● **Exercise requirements**
Rewrite the part of the records that opens with the line containing "Between eye, located" and runs to the end, with "separation" changed to "gap" and nothing else altered.

** begin Materials provided **

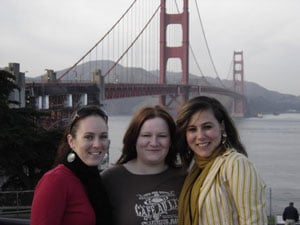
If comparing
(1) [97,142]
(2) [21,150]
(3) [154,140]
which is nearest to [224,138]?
(3) [154,140]

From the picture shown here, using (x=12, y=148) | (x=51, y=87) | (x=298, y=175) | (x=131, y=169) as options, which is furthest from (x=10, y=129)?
(x=298, y=175)

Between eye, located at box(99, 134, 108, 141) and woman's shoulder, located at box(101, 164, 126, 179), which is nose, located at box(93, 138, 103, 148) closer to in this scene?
eye, located at box(99, 134, 108, 141)

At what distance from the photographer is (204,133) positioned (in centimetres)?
197

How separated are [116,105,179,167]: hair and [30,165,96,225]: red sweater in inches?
13.5

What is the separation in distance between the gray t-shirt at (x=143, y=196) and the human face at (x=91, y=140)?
0.15 m

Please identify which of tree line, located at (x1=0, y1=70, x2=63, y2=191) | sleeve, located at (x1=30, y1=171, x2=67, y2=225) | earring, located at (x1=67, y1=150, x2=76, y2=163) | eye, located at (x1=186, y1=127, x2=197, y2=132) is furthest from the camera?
tree line, located at (x1=0, y1=70, x2=63, y2=191)

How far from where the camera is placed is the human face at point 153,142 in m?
2.04

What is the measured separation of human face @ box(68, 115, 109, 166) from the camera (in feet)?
6.23

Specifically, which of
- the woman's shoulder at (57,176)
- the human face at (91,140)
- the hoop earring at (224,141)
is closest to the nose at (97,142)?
the human face at (91,140)

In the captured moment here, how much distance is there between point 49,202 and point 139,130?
1.62 ft

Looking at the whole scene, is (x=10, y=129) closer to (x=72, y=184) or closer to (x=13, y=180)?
(x=13, y=180)

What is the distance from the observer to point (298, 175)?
71.1 ft

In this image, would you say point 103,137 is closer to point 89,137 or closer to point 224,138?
point 89,137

** end Materials provided **

● **Response**
Between eye, located at box(99, 134, 108, 141) and woman's shoulder, located at box(101, 164, 126, 179), which is nose, located at box(93, 138, 103, 148) closer to in this scene?
eye, located at box(99, 134, 108, 141)

At what distance from the photographer is (204,133) positioned (in centimetres)?
197

How separated are [116,105,179,167]: hair and [30,165,96,225]: red sweater in inches?
13.5

What is the gap in distance between the gray t-shirt at (x=143, y=196) and the human face at (x=91, y=140)?
0.15 m

Please identify which of tree line, located at (x1=0, y1=70, x2=63, y2=191) | sleeve, located at (x1=30, y1=171, x2=67, y2=225) | earring, located at (x1=67, y1=150, x2=76, y2=163) | eye, located at (x1=186, y1=127, x2=197, y2=132) is furthest from the camera?
tree line, located at (x1=0, y1=70, x2=63, y2=191)

How far from where the camera is placed is the human face at point 153,142 in m?
2.04

What is the measured gap of human face @ box(68, 115, 109, 166) from the camera (in feet)?
6.23

Specifically, which of
- the woman's shoulder at (57,176)
- the human face at (91,140)
- the hoop earring at (224,141)
is closest to the nose at (97,142)?
the human face at (91,140)

In the captured moment here, how much distance is there between point 49,202 and point 139,130?
1.62 ft

Looking at the whole scene, is (x=10, y=129) closer to (x=72, y=184) or closer to (x=13, y=180)?
(x=13, y=180)

What is the distance from the observer to point (298, 175)?
71.1 ft

In this image, would you say point 103,137 is closer to point 89,137 or closer to point 224,138?
point 89,137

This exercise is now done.